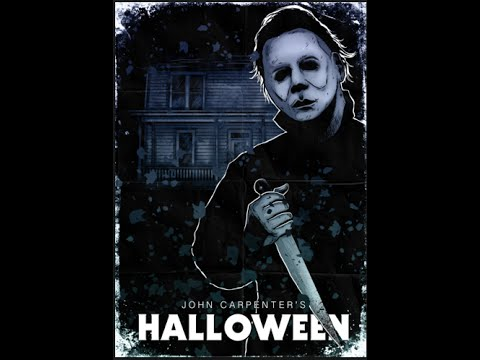 dimension films allegedly no longer owns halloween or michael myers youtube. Black Bedroom Furniture Sets. Home Design Ideas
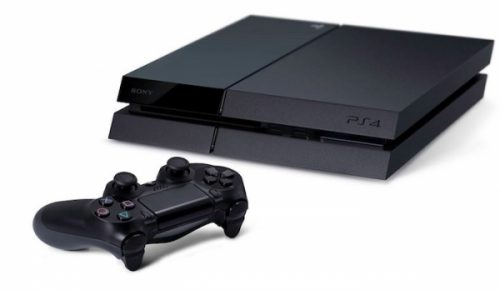 Pizza Hut Giving Away Hundreds of PS4 Consoles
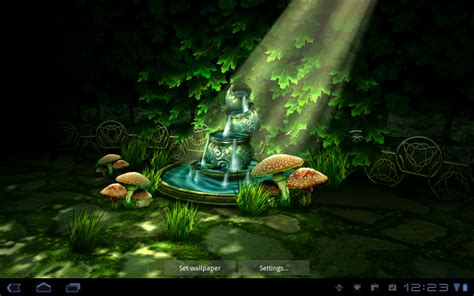 celtic garden android wallpaper review celtic garden hd android central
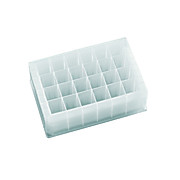 High Volume Polypropylene Deep Well Microplates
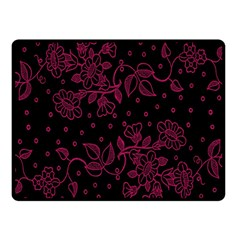 Pink Floral Pattern Background Wallpaper Fleece Blanket (small) by BangZart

(Task description):
Take the line that holds "High Volume Polypropylene" as the start and the last line of the data as the end. Copy only those lines exactly, both ends included, except the pictures.

(Task result):
 High Volume Polypropylene Deep Well Microplates
 Pink Floral Pattern Background Wallpaper Fleece Blanket (small) by BangZart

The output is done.